I was released from the hospital the very next day, and according to my calendar, I had about 60 days left to live.

The car ride home was very awkward. My mom's knuckles were white against the steering wheel and her whole body was tense. She was probably thinking about how everything would play out once we got home.

Not able to bear the silence, I finally spoke up. "Mom, it's okay. If I only have-" I took a sharp breath. "If I only have two months to live, I don't want to remember you like this. This, this isn't helping."

She let out a sigh. "I'm sorry. It's just hard for me to cope with, you know?"

"It's not your life at the line." I said a little too sharply, and she flinched. "I'm sorry. My head hurts." It was a lame excuse, and I immediately felt bad.

I turned towards her. "Mom, I don't want to go to school. I'm going to drop out. It will just make my head hurt and there really isn't a point of wasting my time at school."

She nodded her head. I was going to go into the senior year, and now it was obvious that I wouldn't need an education.

"I was thinking that maybe instead, I could do crazy things that I never thought possible."

"Honey, the doctor said you needed to take it easy."

"No, Mom, I'm going to live my life. I've always wanted to travel. You know that it has been my dream for years to go to Europe. If I never got cancer, I would have applied to Oxford University and lived in England. Please just let me go. The costs won't even matter because it's not like you'll ever have to spend money on me ever again. I want to go. Please."

There were tears in her eyes and she swerved into another lane. "How can you talk about this like it's no big deal?"

I looked at her, and tears began to form in my own. "I guess I was just able to accept that there's no fighting it. I might as well enjoy myself."

She nodded her head. "When do you want to go?"

"The next flight. As soon as I can."

"And who would go with you?"

I hesitated. I know that I will miss my mom, but I don't want to drag her into this. My heart ached because I felt selfish, but this is something I need to do on my own. But if she lets me go, what happens if I have another attack? Or what if I die early?
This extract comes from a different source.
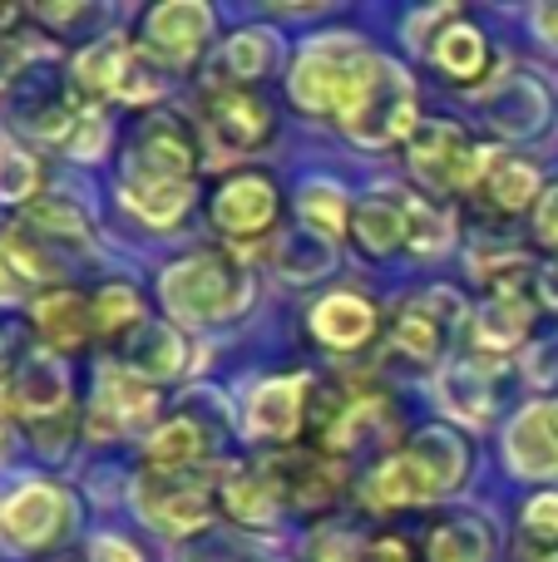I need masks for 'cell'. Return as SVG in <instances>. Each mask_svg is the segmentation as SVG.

This most definitely is the dumbest thing I have ever done in my life. Of course my mother can't go. She has work. None of my friends can go because they still need to be in school. Well, there was this one friend that came to mind, but the idea seemed nearly impossible.

After thinking it through in my mind, I finally decided like that would be my best option.

"Mom, what about Maddie? She already lives in England and she's a responsible adult. Do you remember her?"

My mom laughed. "Oh, I remember her. She wasn't a responsible adult the last time I saw her."

"Mom!" I sighed. "She's attending college there and she's four years older since the last time you saw her. We have kept in touch all these years and she's totally awesome and I would trust her with my life. She's responsible, trust me."

We pulled into our driveway and it seemed as if my mom may have relaxed an inch or two. She looked at me with sad eyes.

"We'll I guess I better help you pack. Don't leave anything important and try to be as careful as you can."

I rolled my eyes. "Of course."

She opened my car door for me. "I'll call the .airport to reserve tickets for the next possible flight. Would you like London to be your first destination?"